Written exercise: Format the lines from the line with "this 1346×896 image." to the line with "cracked asphalt [0, 462, 1340, 887]", both included, as a JSON list of strings with one string per line and blank lines omitted. Include no other lines from the items below.

Data to use:
↓

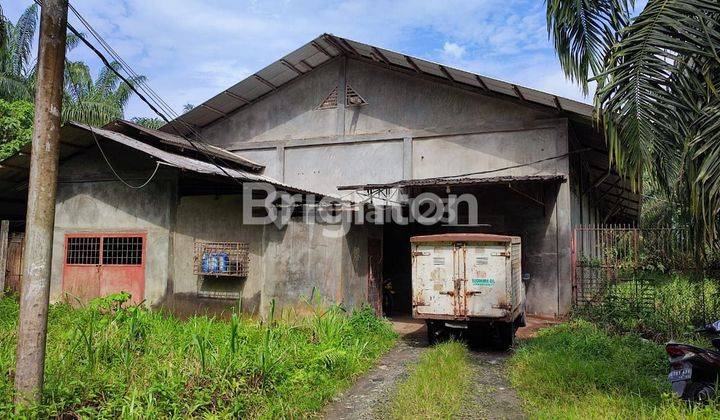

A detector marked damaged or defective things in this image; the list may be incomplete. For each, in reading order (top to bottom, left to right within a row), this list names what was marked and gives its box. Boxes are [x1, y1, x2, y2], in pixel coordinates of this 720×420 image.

rusted corrugated awning [338, 173, 568, 191]
rusty truck cargo box [410, 233, 524, 322]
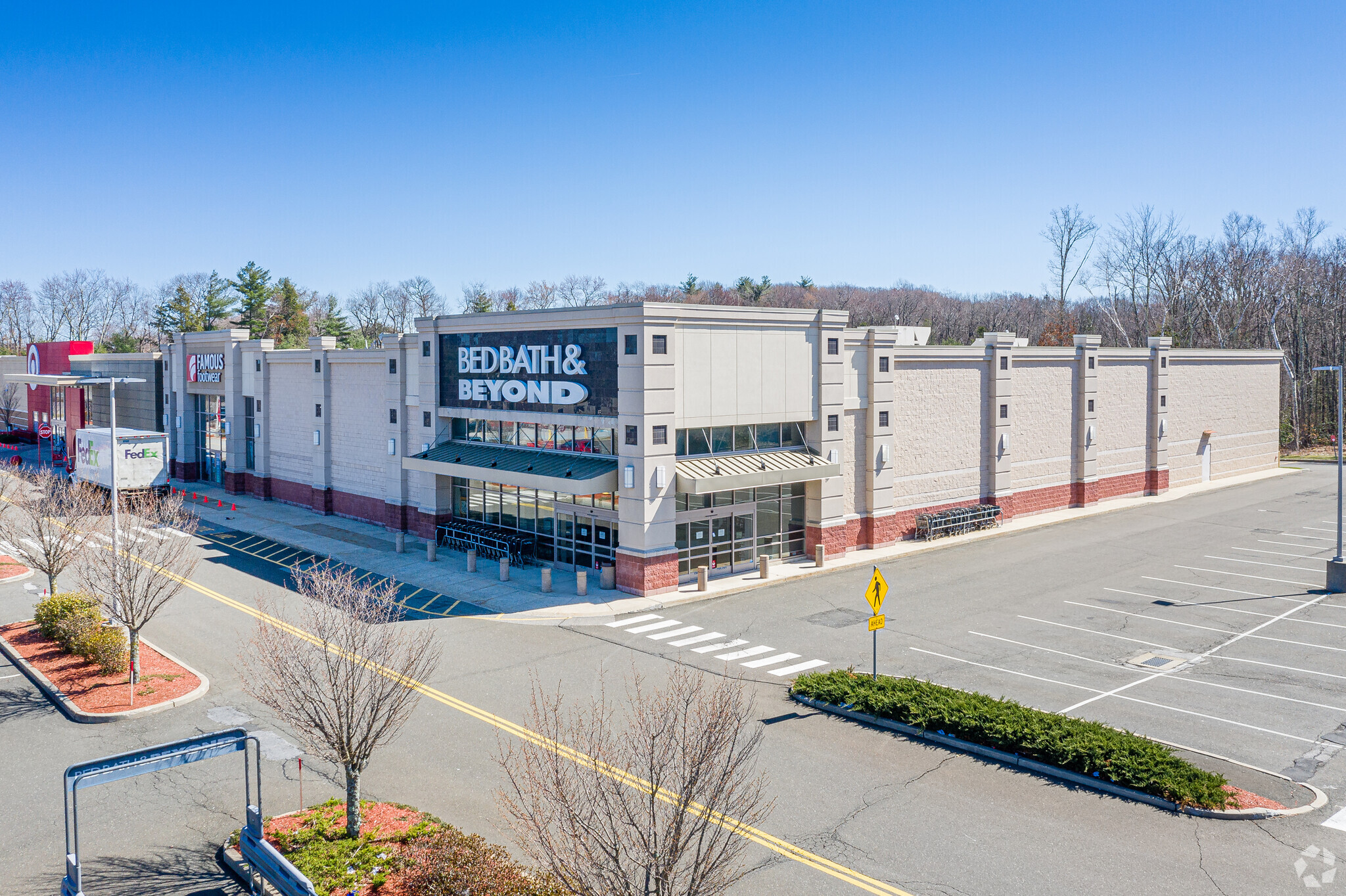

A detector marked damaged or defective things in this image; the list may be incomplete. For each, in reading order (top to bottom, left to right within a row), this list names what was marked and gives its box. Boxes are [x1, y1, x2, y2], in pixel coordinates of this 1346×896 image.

cracked asphalt [0, 462, 1340, 887]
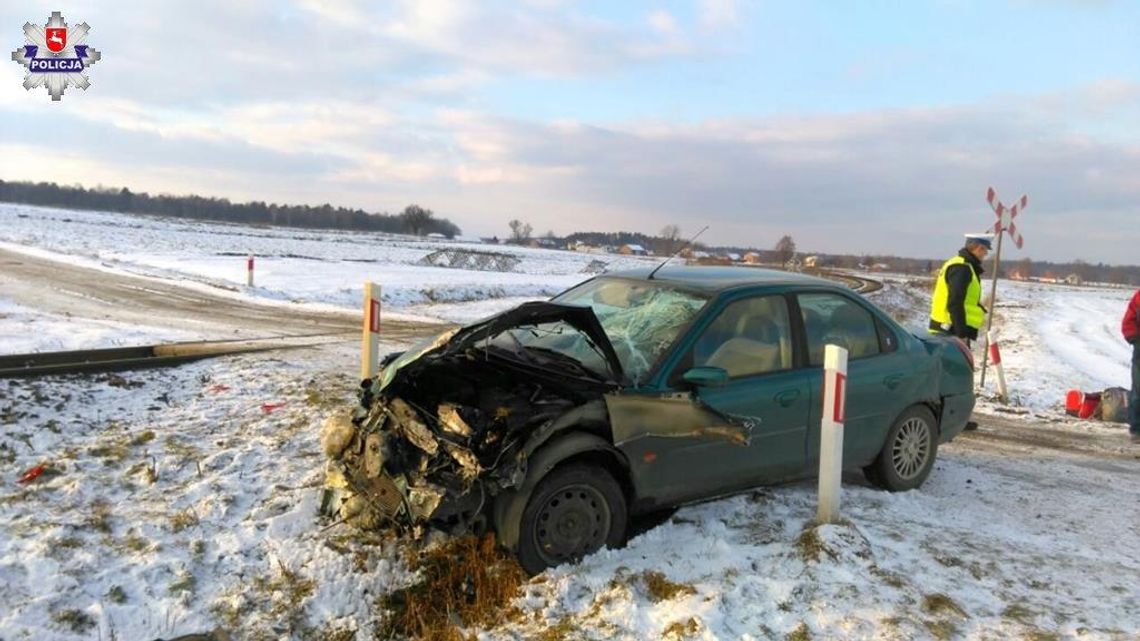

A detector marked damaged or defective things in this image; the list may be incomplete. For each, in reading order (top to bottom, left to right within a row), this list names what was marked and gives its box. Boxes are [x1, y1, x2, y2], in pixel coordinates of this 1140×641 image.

crumpled hood [378, 301, 624, 390]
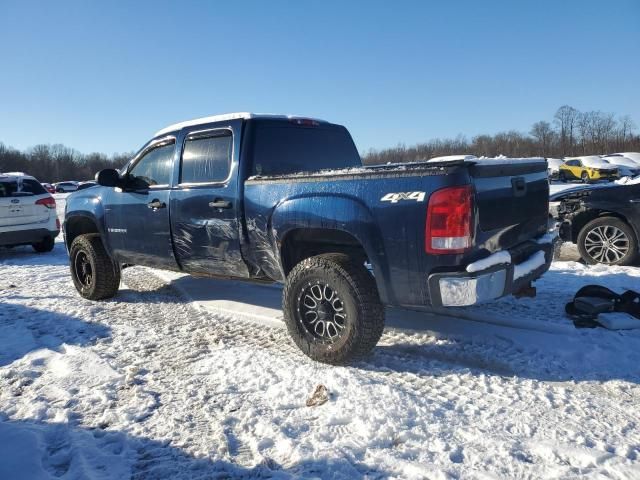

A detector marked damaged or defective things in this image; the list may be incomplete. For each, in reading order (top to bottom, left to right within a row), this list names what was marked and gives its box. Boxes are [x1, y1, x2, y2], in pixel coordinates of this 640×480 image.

damaged ford vehicle [63, 113, 556, 364]
damaged ford vehicle [552, 177, 640, 266]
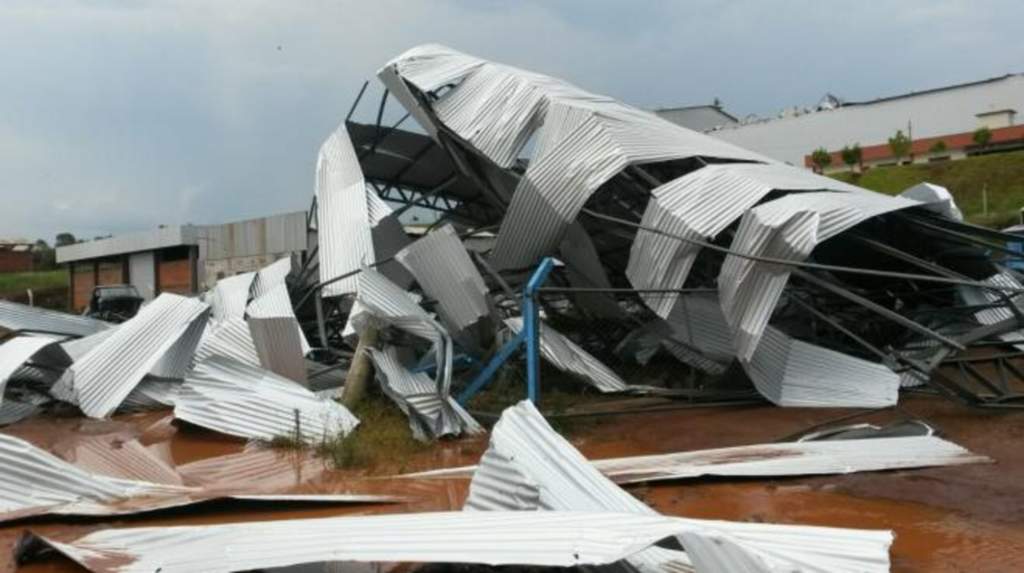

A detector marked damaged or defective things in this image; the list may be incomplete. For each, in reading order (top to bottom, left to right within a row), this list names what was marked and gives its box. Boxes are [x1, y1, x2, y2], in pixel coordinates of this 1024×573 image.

crumpled metal panel [380, 44, 765, 270]
crumpled metal panel [0, 333, 71, 405]
crumpled metal panel [0, 296, 110, 337]
crumpled metal panel [55, 292, 210, 419]
crumpled metal panel [178, 356, 362, 446]
crumpled metal panel [366, 347, 481, 439]
crumpled metal panel [391, 222, 491, 333]
crumpled metal panel [507, 315, 626, 390]
crumpled metal panel [626, 162, 868, 317]
crumpled metal panel [720, 190, 921, 360]
crumpled metal panel [745, 327, 897, 407]
crumpled metal panel [464, 401, 897, 573]
crumpled metal panel [593, 433, 991, 482]
crumpled metal panel [25, 509, 712, 573]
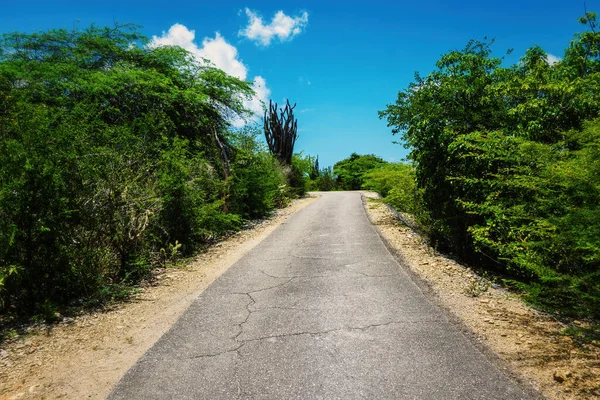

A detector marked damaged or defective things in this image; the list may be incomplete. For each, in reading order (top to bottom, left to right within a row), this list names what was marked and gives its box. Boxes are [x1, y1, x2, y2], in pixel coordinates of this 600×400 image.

cracked asphalt road [110, 192, 536, 398]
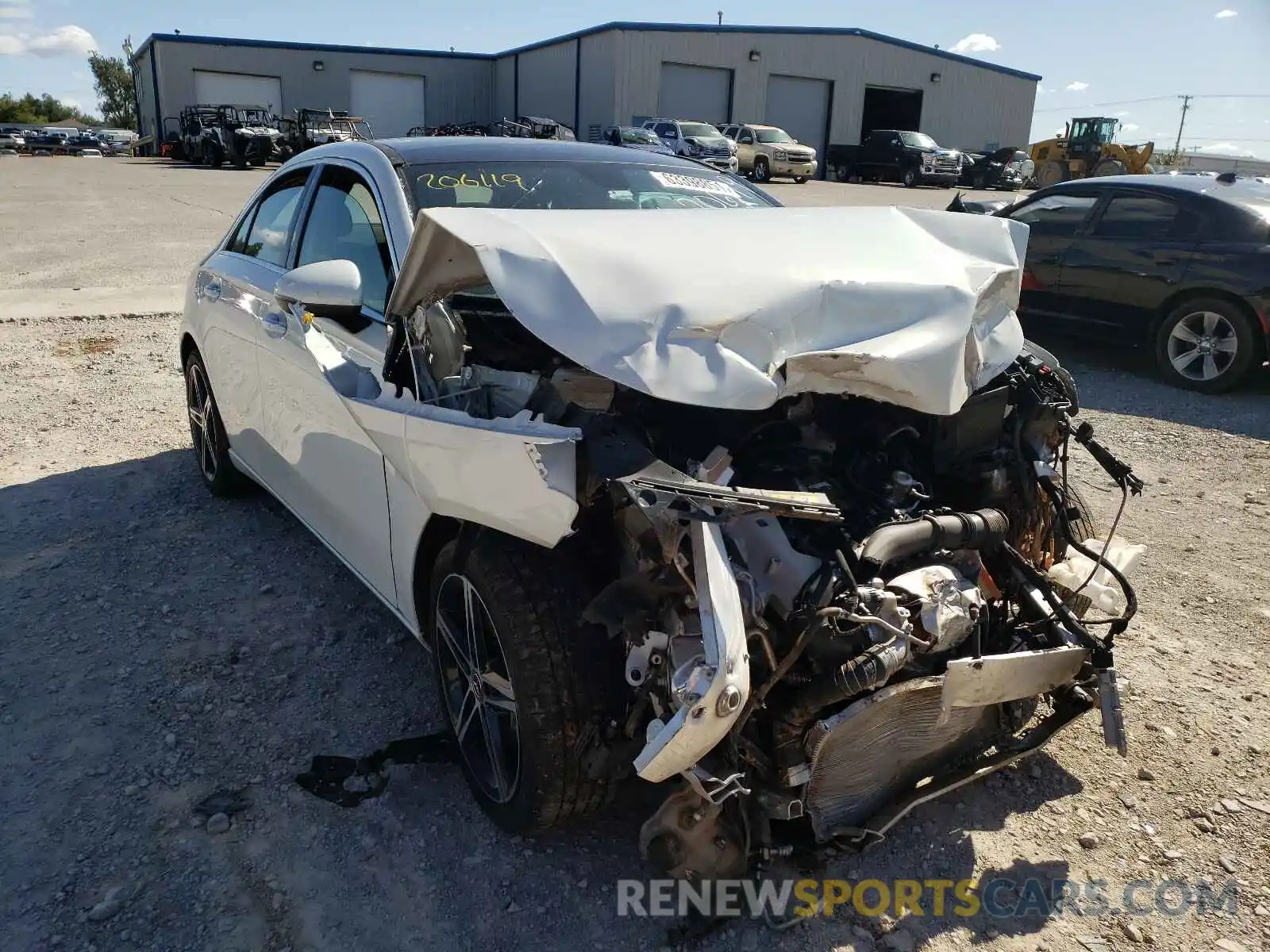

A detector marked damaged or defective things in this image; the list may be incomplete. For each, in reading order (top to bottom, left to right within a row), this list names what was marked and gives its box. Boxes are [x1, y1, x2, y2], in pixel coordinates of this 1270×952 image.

white damaged sedan [176, 136, 1143, 878]
crushed car hood [386, 206, 1031, 416]
damaged subframe [292, 205, 1148, 893]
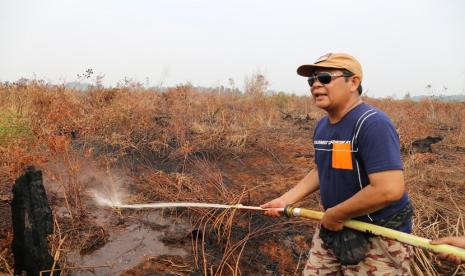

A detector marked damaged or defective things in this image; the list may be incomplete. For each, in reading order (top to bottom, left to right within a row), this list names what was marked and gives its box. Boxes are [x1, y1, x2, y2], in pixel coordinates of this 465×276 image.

charred wood post [11, 167, 57, 274]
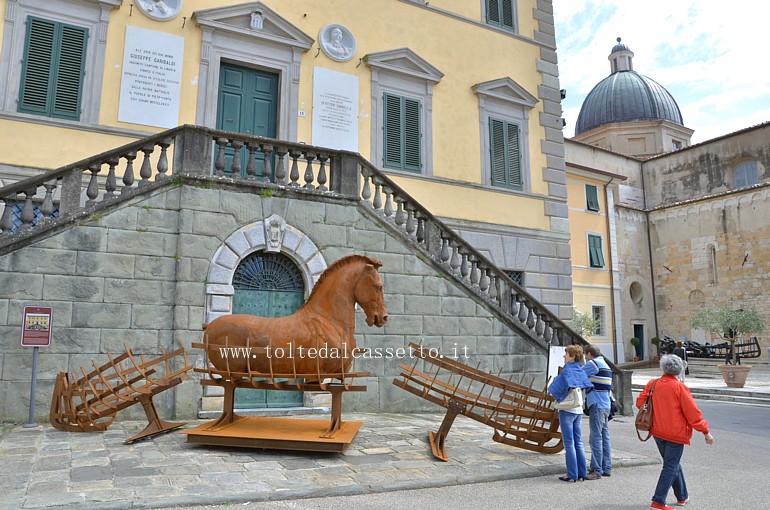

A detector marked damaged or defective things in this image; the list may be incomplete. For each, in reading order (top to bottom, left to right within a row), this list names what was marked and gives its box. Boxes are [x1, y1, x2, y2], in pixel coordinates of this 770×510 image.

rusted metal base plate [181, 416, 364, 452]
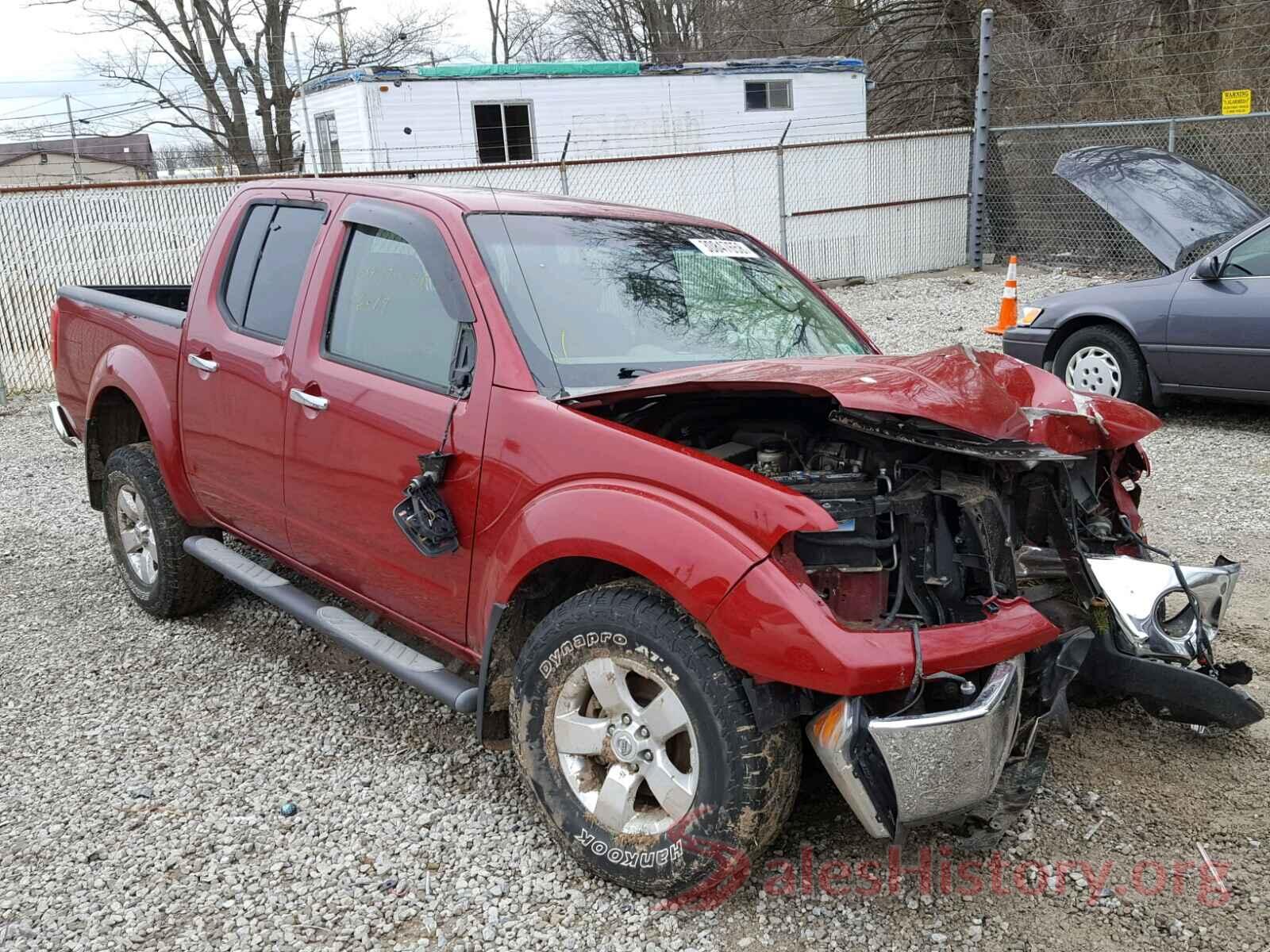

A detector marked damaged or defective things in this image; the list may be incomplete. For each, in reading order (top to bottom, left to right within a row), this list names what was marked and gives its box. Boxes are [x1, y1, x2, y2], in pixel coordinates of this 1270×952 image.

crumpled hood [1051, 146, 1260, 271]
bent bumper piece [46, 403, 77, 447]
crumpled hood [576, 347, 1163, 459]
bent bumper piece [807, 654, 1026, 843]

↑

The solution:
[
  "A detector marked damaged or defective things in this image; the list may be incomplete. For each, in reading order (top to bottom, left to right within a row), this list names what was marked and gives its box. Boxes are [x1, y1, x2, y2], in pixel coordinates of this 1346×896 image.",
  "cracked asphalt [0, 462, 1340, 887]"
]